AWS Cognito - Invalid scope error on authentication request

Question

AWS Cognito - Invalid scope error on authentication request

Closed this issue 9 months ago · 1 comments

benshaji-sequoiaat commented 9 months ago

Expected behaviour

I have AWS Cognito user pool with few users where i can login with email and password.

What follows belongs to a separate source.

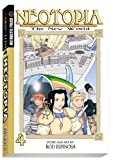 Neotopia The New World Vol. 4 (v. 4)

Upon successful sign-in, it redirects to the url given as callback with Authorization code in url param

Actual behaviour

I've done setup on social-app-django as per docs, when i goto http://localhost:8000/auth/login/cognito , my Cognito hosted UI comes, but the url bar has url: https://myclientapp.auth.ap-south-1.amazoncognito.com/error?error=invalid_scope&client_id=3dkqled389888888888888tni5gtj7 . The request's reponse is error: invalid_scope
I've below config added in Settings;

SOCIAL_AUTH_COGNITO_KEY = "3dkqxxxxxxxxxxxxxgpvi9tj7"
SOCIAL_AUTH_COGNITO_SECRET = "gt4oxxxxxxxxxxxxxxxxxxxxxxxxx2eaui7pjks1ju4"
SOCIAL_AUTH_COGNITO_POOL_DOMAIN = ""https://myclientapp.auth.auth.ap-south-1.amazoncognito.com"
SOCIAL_AUTH_COGNITO_AUTHORIZATION_URL = (
    ""https://myclientapp.auth.auth.ap-south-1.amazoncognito.com/oauth2/authorize"
)
SOCIAL_AUTH_COGNITO_ACCESS_TOKEN_URL = (
    "https://myclientapp.auth.auth.ap-south-1.amazoncognito.com/oauth2/token"
)

# Use the complete endpoint for the Cognito backend
SOCIAL_AUTH_COGNITO_COMPLETE_URL_NAME = "social:complete"
SOCIAL_AUTH_COGNITO_SCOPE = ["email", "openid"]
SOCIAL_AUTH_COGNITO_ID_TOKEN_NAME = "id_token"
SOCIAL_AUTH_COGNITO_EXTRA_DATA = [("id_token", "id_token")]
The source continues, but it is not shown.